--- start of Raw records ---

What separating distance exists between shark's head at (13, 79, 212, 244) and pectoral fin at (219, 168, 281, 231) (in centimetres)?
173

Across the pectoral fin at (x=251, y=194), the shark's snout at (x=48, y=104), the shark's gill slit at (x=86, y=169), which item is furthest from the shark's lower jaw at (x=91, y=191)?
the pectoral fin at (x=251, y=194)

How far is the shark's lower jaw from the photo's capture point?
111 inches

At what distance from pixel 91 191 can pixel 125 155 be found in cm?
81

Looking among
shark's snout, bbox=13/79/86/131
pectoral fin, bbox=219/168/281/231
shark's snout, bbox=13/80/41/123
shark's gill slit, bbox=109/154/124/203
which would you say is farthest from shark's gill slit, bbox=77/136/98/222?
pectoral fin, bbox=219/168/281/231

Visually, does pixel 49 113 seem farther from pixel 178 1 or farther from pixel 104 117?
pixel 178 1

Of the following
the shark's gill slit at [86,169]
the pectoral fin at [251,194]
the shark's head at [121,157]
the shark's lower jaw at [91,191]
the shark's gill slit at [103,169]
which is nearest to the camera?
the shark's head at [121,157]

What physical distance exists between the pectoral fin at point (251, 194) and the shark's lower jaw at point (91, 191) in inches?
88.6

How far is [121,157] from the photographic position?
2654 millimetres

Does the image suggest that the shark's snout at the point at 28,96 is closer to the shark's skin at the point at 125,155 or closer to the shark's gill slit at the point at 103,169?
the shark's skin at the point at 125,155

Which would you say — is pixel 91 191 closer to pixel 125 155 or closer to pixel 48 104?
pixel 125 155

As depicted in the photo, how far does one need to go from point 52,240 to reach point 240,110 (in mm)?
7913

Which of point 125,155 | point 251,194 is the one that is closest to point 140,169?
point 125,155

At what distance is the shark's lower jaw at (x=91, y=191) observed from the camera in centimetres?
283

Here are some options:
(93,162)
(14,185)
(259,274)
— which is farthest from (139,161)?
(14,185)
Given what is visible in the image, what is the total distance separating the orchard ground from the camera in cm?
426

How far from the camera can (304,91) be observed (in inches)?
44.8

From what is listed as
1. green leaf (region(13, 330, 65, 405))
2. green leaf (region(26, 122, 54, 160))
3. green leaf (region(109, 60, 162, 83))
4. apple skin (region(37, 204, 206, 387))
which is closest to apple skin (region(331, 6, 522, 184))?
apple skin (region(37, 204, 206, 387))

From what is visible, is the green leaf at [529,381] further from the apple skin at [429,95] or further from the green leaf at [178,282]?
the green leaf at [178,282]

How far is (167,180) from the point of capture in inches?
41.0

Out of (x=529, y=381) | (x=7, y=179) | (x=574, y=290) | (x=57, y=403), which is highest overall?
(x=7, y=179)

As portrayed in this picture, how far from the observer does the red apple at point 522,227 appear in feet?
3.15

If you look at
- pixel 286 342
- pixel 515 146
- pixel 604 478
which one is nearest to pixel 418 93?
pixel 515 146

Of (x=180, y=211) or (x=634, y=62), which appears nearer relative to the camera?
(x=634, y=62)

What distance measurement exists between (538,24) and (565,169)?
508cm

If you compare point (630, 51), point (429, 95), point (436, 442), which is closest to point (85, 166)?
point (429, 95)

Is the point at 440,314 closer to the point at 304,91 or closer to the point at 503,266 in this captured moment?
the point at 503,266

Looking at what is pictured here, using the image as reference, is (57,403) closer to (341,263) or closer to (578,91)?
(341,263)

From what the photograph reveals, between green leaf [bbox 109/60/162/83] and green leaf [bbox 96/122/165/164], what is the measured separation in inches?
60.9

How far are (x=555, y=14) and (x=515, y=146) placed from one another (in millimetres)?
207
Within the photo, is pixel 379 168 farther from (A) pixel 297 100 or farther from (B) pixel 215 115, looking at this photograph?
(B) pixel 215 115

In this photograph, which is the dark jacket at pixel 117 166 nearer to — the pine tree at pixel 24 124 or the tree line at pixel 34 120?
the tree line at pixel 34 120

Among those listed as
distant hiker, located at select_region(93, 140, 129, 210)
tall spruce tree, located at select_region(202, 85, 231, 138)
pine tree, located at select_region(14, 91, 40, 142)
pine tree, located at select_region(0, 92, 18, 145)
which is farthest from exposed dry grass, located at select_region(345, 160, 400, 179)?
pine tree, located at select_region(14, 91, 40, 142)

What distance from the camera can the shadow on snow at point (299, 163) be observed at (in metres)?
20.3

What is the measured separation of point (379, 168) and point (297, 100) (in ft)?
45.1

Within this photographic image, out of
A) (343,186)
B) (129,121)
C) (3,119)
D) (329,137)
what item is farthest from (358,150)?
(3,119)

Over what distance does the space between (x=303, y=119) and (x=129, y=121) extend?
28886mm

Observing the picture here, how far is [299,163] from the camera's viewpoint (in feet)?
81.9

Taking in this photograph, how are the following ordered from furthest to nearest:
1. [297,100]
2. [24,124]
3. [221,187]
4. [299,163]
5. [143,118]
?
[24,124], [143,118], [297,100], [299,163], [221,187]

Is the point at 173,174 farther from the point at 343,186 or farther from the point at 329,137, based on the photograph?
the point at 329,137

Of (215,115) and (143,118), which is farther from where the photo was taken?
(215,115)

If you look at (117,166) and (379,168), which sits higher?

--- end of Raw records ---

# [What the task requires]
Rewrite the stretch from the line containing "Is the point at 173,174" through the end of the listing, changing "sits higher" to "lies higher" and leaving everything else as it stands.

# [Solution]
Is the point at 173,174 farther from the point at 343,186 or farther from the point at 329,137, based on the photograph?
the point at 329,137

Of (215,115) and (143,118), which is farther from where the photo was taken?
(215,115)

If you look at (117,166) and (379,168), which lies higher?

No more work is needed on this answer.